■ **How to complete this task**: When copying the entries below, leave out every picture and keep the rest exact.

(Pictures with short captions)

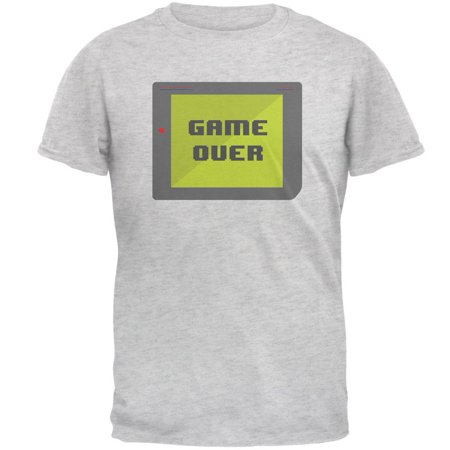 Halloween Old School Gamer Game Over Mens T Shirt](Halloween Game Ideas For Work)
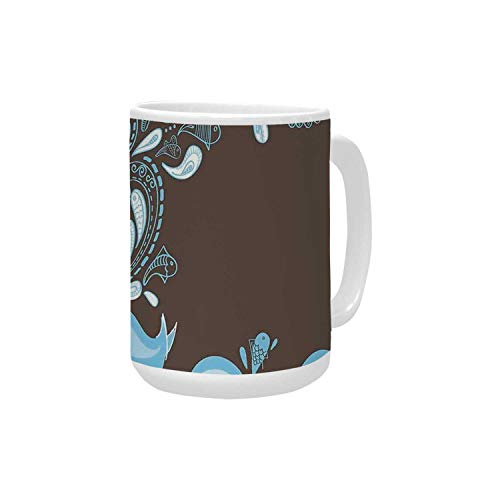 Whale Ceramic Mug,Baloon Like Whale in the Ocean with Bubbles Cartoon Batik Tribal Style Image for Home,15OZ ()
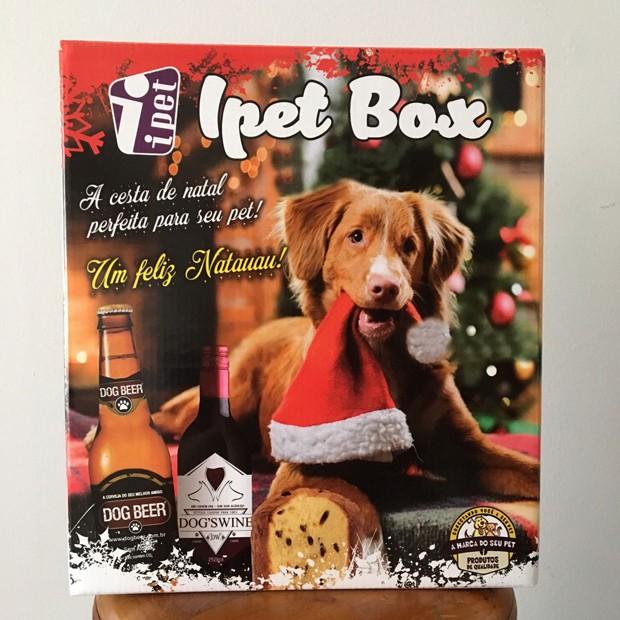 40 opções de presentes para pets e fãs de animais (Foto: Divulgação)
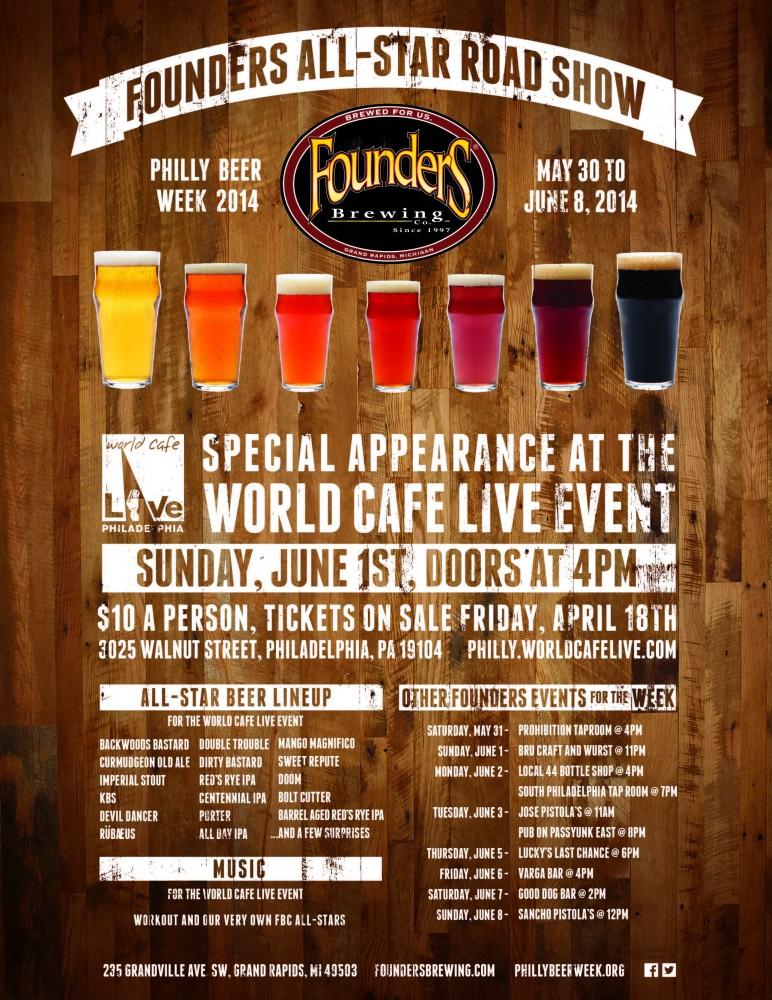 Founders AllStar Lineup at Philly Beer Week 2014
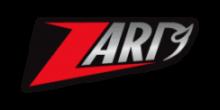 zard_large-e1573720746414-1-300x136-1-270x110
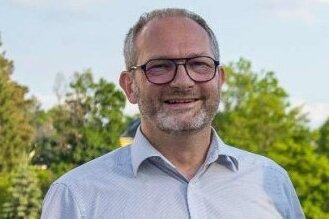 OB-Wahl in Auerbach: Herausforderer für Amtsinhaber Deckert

■ **Answer section**:
 Halloween Old School Gamer Game Over Mens T Shirt](Halloween Game Ideas For Work)
 Whale Ceramic Mug,Baloon Like Whale in the Ocean with Bubbles Cartoon Batik Tribal Style Image for Home,15OZ ()
 40 opções de presentes para pets e fãs de animais (Foto: Divulgação)
 Founders AllStar Lineup at Philly Beer Week 2014
 zard_large-e1573720746414-1-300x136-1-270x110
 OB-Wahl in Auerbach: Herausforderer für Amtsinhaber Deckert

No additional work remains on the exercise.